A House Energy and Commerce subcommittee yesterday held a hearing to examine HHS’s role in healthcare cybersecurity. It’s clear that the subcommittee wants HHS to take the lead government role in this effort. HHS’s testimony discusses its accelerated efforts to accept this responsibility. Inside Cybersecurity points out that during the hearing
The Department of Health and Human Services announced that it has formed a cybersecurity communications center that is focused on helping the healthcare industry respond to cyber attacks and restructuring department operations to assist those cyber-defensive measures in the wake of the WannaCry ransomware attacks last month.
The Healthcare Cybersecurity Communications Integration Center, or HCCIC, will have “initial operational capabilities” by the end of the month, HHS officials told the House Energy and Commerce oversight subcommittee today.

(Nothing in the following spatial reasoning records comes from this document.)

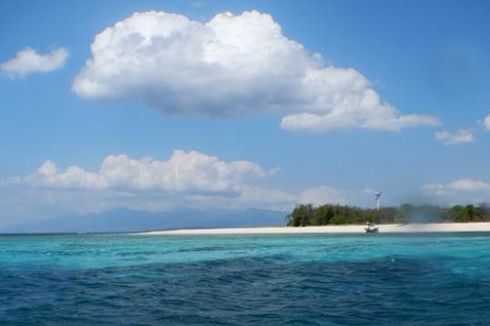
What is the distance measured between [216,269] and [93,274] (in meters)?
6.84

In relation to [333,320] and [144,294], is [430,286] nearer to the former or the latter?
[333,320]

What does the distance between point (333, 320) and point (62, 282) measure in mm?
15918

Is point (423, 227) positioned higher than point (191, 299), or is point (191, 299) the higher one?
point (423, 227)

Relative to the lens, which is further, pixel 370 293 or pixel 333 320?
pixel 370 293

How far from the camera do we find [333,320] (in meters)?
16.5

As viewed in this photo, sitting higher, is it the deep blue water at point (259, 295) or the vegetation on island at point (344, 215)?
the vegetation on island at point (344, 215)

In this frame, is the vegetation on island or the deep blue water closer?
the deep blue water

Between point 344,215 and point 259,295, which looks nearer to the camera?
point 259,295

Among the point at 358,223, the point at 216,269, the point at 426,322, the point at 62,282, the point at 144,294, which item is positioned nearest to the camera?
the point at 426,322

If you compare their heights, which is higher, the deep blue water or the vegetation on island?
the vegetation on island

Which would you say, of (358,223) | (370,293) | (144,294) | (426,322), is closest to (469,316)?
(426,322)

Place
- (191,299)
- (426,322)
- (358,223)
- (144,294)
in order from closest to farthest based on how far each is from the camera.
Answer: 1. (426,322)
2. (191,299)
3. (144,294)
4. (358,223)

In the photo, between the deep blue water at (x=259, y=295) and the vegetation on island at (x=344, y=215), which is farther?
the vegetation on island at (x=344, y=215)

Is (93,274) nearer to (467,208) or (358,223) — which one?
(467,208)
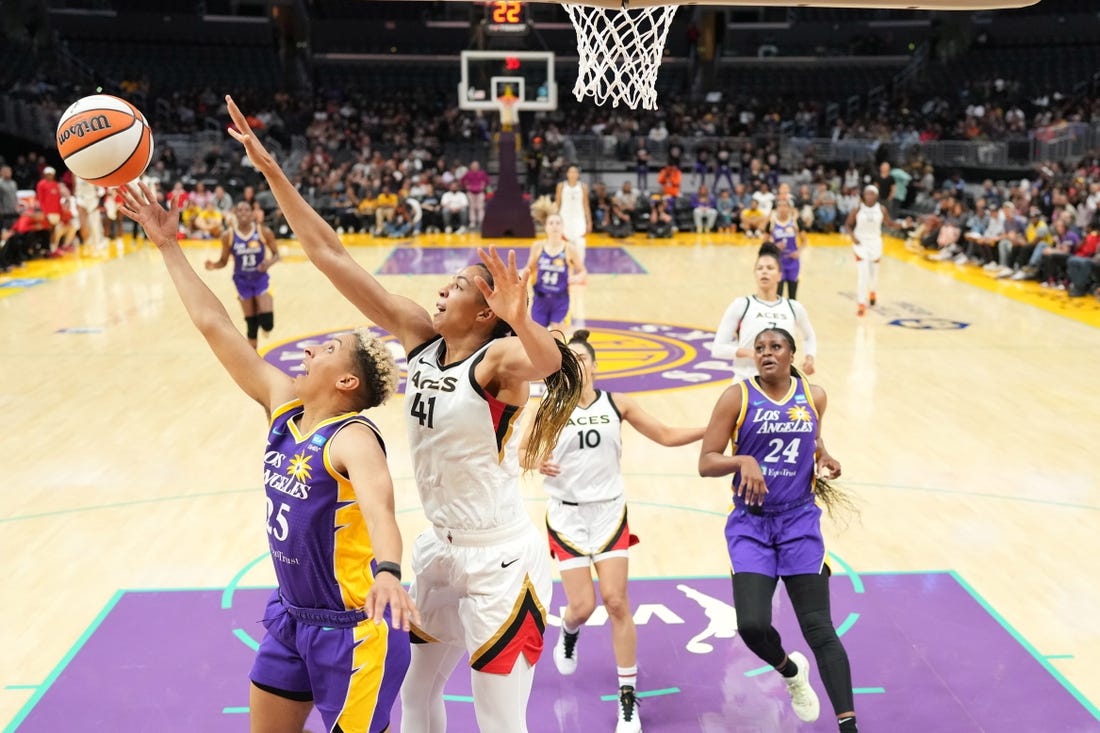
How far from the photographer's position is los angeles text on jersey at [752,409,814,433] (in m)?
4.59

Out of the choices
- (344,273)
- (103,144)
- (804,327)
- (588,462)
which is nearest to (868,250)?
(804,327)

The new HCCIC — which is modeled on a similar center at the Department of Homeland Security for sharing cyber-threat intelligence across industry sectors — was established in response to the WannaCry attack that affected healthcare providers throughout Europe and the United States, and HHS is in the process of getting internal buy-off on the system before its established as a long-term response to evolving cyber threats.
HHS is working with its “legal teams” to ensure the liability protections offered under Cybersecurity Act of 2015 are applied to the sharing of information under the HCCIC, said Leo Scanlon, deputy chief information security officer at HHS, in informing lawmakers of the new HCCIC.
AHIP held its annual institute in Austin, Texas this week. Health Care Finance fills us in on an interesting panel of payer and pharma representatives discussing “the balance between innovation, the affordability of prescription drugs and how both organizations can work together.”
On a related note, the Washington Post reports that “A group of prominent cancer doctors is planning a novel assault on high drug costs, using clinical trials to show that many oncology medications could be taken at lower doses or for shorter periods without hurting their effectiveness.” They formed a nonprofit called the Value in Cancer Care Consortium for this purpose. Bravo.
The FEHBlog’s curiosity was piqued by this BNA article about a putative class action lawsuit contending large prescription benefit managers are responsible for high Epipen pricing. By downloading the complaint, the FEHBlog learned that the complaint alleges that the PBM defendants violated the federal law governing private sector benefit plans known as ERISA by negotiating higher rebates with drug manufacturers instead of lower prices. The FEHBlog will keep an eye on this case.
Fierce Healthcare tells us about a Robert Wood Johnson survey which finds that healthcare provider sponsored health insurers, another progeny of the ACA, are finding the row tough to hoe.
[O]f the 42 insurance companies created or acquired by provider systems since 2010, only four had reached profitability by 2015. Two more of the plans are currently up for sale, and five have gone out of business entirely, suggesting the current insurance environment “is not conducive to profitability for new provider-sponsored plans,” according to the report’s author, Allan Baumgarten.
It’s further evidence, assuming further evidence is necessary, that the ACA overreached in meddling with the U.S economy.